## Extracted entries
★ ★ ★ ★ ★ ★ ★
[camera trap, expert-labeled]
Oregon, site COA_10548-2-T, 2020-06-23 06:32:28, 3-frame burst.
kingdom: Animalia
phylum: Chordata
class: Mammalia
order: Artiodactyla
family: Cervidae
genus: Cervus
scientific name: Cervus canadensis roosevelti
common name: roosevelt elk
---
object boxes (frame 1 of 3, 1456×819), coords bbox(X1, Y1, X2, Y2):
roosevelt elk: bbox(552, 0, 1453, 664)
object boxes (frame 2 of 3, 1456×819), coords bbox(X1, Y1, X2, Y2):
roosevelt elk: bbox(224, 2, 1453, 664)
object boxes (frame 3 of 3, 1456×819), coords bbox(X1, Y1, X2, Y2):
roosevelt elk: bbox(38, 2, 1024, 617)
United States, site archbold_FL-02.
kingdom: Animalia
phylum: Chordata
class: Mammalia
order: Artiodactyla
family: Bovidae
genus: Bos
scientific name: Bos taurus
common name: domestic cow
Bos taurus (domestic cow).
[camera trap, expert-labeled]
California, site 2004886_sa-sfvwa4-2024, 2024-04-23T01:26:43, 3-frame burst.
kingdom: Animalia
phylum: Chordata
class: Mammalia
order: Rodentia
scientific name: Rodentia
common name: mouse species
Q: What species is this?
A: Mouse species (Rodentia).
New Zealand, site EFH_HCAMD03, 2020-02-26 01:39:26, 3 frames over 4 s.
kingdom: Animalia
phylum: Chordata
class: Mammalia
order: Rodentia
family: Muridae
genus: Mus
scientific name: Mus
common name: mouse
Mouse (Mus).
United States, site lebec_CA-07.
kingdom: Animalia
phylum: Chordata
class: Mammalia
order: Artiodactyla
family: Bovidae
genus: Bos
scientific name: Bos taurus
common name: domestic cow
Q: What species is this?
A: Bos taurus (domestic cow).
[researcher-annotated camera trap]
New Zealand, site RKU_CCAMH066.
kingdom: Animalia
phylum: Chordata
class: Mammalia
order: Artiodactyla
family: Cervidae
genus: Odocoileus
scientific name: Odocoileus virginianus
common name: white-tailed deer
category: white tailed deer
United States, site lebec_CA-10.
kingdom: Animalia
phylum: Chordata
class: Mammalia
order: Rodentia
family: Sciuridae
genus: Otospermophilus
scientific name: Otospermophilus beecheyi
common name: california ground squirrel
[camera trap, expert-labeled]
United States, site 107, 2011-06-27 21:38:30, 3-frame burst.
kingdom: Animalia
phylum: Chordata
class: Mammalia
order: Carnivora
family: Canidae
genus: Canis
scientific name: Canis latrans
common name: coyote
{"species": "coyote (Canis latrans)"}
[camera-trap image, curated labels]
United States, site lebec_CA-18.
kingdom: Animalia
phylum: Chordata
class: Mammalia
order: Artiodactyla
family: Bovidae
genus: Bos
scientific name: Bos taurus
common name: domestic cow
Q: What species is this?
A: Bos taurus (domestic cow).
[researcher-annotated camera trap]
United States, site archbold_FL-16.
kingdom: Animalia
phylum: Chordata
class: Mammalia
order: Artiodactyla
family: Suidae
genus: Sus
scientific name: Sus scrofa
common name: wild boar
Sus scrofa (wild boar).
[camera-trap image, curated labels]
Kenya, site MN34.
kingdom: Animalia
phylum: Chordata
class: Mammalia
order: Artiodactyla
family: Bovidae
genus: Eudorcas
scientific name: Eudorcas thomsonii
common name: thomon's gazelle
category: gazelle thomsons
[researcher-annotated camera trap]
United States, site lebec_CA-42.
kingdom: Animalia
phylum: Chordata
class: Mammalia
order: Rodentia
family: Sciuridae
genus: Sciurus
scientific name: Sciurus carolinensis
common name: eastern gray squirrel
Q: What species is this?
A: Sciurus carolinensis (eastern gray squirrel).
★ ★ ★ ★ ★ ★ ★
## Requirement
What you return must match the entries exactly, word for word.

## Exercise solution
[camera trap, expert-labeled]
Oregon, site COA_10548-2-T, 2020-06-23 06:32:28, 3-frame burst.
kingdom: Animalia
phylum: Chordata
class: Mammalia
order: Artiodactyla
family: Cervidae
genus: Cervus
scientific name: Cervus canadensis roosevelti
common name: roosevelt elk
---
object boxes (frame 1 of 3, 1456×819), coords bbox(X1, Y1, X2, Y2):
roosevelt elk: bbox(552, 0, 1453, 664)
object boxes (frame 2 of 3, 1456×819), coords bbox(X1, Y1, X2, Y2):
roosevelt elk: bbox(224, 2, 1453, 664)
object boxes (frame 3 of 3, 1456×819), coords bbox(X1, Y1, X2, Y2):
roosevelt elk: bbox(38, 2, 1024, 617)
United States, site archbold_FL-02.
kingdom: Animalia
phylum: Chordata
class: Mammalia
order: Artiodactyla
family: Bovidae
genus: Bos
scientific name: Bos taurus
common name: domestic cow
Bos taurus (domestic cow).
[camera trap, expert-labeled]
California, site 2004886_sa-sfvwa4-2024, 2024-04-23T01:26:43, 3-frame burst.
kingdom: Animalia
phylum: Chordata
class: Mammalia
order: Rodentia
scientific name: Rodentia
common name: mouse species
Q: What species is this?
A: Mouse species (Rodentia).
New Zealand, site EFH_HCAMD03, 2020-02-26 01:39:26, 3 frames over 4 s.
kingdom: Animalia
phylum: Chordata
class: Mammalia
order: Rodentia
family: Muridae
genus: Mus
scientific name: Mus
common name: mouse
Mouse (Mus).
United States, site lebec_CA-07.
kingdom: Animalia
phylum: Chordata
class: Mammalia
order: Artiodactyla
family: Bovidae
genus: Bos
scientific name: Bos taurus
common name: domestic cow
Q: What species is this?
A: Bos taurus (domestic cow).
[researcher-annotated camera trap]
New Zealand, site RKU_CCAMH066.
kingdom: Animalia
phylum: Chordata
class: Mammalia
order: Artiodactyla
family: Cervidae
genus: Odocoileus
scientific name: Odocoileus virginianus
common name: white-tailed deer
category: white tailed deer
United States, site lebec_CA-10.
kingdom: Animalia
phylum: Chordata
class: Mammalia
order: Rodentia
family: Sciuridae
genus: Otospermophilus
scientific name: Otospermophilus beecheyi
common name: california ground squirrel
[camera trap, expert-labeled]
United States, site 107, 2011-06-27 21:38:30, 3-frame burst.
kingdom: Animalia
phylum: Chordata
class: Mammalia
order: Carnivora
family: Canidae
genus: Canis
scientific name: Canis latrans
common name: coyote
{"species": "coyote (Canis latrans)"}
[camera-trap image, curated labels]
United States, site lebec_CA-18.
kingdom: Animalia
phylum: Chordata
class: Mammalia
order: Artiodactyla
family: Bovidae
genus: Bos
scientific name: Bos taurus
common name: domestic cow
Q: What species is this?
A: Bos taurus (domestic cow).
[researcher-annotated camera trap]
United States, site archbold_FL-16.
kingdom: Animalia
phylum: Chordata
class: Mammalia
order: Artiodactyla
family: Suidae
genus: Sus
scientific name: Sus scrofa
common name: wild boar
Sus scrofa (wild boar).
[camera-trap image, curated labels]
Kenya, site MN34.
kingdom: Animalia
phylum: Chordata
class: Mammalia
order: Artiodactyla
family: Bovidae
genus: Eudorcas
scientific name: Eudorcas thomsonii
common name: thomon's gazelle
category: gazelle thomsons
[researcher-annotated camera trap]
United States, site lebec_CA-42.
kingdom: Animalia
phylum: Chordata
class: Mammalia
order: Rodentia
family: Sciuridae
genus: Sciurus
scientific name: Sciurus carolinensis
common name: eastern gray squirrel
Q: What species is this?
A: Sciurus carolinensis (eastern gray squirrel).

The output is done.